The regulations include the Permanent Disability Rating Schedule, or “PD
schedule,” that partisans in the looming 2006 workers’ comp dispute say will
be the focus of the political battle.

Groups representing labor and injured workers say the regulations are a
thinly veiled attempt to cut benefits, and point to recent studies that show
sharp declines in both the settlements and injury ratings of hurt workers.
Their attempts to overturn the regulations in court have been rebuffed.
They point to UC Berkeley’s Frank Neuhauser, who studied the impact of the
regulations in 3,500 cases, says that ratings have decreased 40 percent and
benefits have declined by 50 percent. Those dramatic decreases that reflect
the lowering cost of coverage, which pleases employers who pay for workers’
comp coverage. But injured workers say the savings have been achieved by
cutting their benefits, and violate Schwarzenegger’s promise that workers
would not be hurt by his proposed reforms.

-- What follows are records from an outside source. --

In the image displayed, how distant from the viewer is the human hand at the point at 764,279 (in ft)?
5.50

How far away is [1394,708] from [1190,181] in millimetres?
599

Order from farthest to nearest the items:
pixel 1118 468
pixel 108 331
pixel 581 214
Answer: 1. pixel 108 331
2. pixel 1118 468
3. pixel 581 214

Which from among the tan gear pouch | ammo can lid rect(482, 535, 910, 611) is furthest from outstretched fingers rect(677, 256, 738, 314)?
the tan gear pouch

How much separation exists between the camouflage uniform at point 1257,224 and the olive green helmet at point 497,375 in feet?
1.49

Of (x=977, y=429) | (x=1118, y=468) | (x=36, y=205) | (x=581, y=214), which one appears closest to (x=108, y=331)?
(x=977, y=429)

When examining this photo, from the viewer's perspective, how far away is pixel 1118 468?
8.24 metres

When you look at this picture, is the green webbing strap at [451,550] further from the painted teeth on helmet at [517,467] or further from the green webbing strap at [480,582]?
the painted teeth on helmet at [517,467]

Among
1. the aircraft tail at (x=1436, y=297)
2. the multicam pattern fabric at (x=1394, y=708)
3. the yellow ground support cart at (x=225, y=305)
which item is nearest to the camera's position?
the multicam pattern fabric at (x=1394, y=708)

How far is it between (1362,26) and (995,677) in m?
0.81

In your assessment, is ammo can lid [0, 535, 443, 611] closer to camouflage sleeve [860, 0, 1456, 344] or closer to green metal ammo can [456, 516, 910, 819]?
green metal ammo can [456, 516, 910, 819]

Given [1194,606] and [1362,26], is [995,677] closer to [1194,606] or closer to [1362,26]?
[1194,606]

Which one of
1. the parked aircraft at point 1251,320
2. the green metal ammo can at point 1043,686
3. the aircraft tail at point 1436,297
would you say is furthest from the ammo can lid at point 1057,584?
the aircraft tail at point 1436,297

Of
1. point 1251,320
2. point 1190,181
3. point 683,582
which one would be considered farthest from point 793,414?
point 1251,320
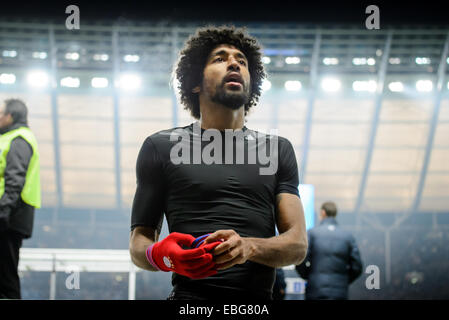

The language of the regulations, written by Andrea Hoch, the former head of
the state Division of Workers’ Compensation, includes a little-noticed
provision that they can be rewritten or modified if they prove ineffective
or harmful. It is that provision, critics say, that opens the door to
negotiations over new rules. “She left plenty of wiggle room,” said Angie
Wei, a lobbyist for the California Labor Federation.

Changes in the PD regulations could be made without legislation, experts
say. “Actually, we expect changes will be coming and, if so, we would prefer
it in the regulations, rather than in a bill in the Legislature,” one GOP
staffer said.

Sen. Richard Alarcon, D-Los Angeles, has carried workers’ comp-related
legislation in the past, and Republicans believe he is likely to carry a new
bill next year. Alarcon was not immediately available to comment.
State workers’ comp officials say the regulations allow–but don’t
require–review or revision after 18 months, which is July 1, 2006. That
coincides with the new fiscal year, and suggests that negotiations over the
PD rules could become part of the larger, political negotiations over the
state budget.

“I don’t stand in the governor’s shoes, but I would be quite surprised to
see a retreat or retrenchment from the reforms,” Poochigian said. “If there
is an unfairness in the compensation that is being given, then that’s worthy
of evalutation, but that doesn’t mean there’s a need for wholesale reform or
retrenchment.”

“We can’t go back to the old days,” he added.

But Wei isn’t so sure.

“Everything is possible in this business,” she said.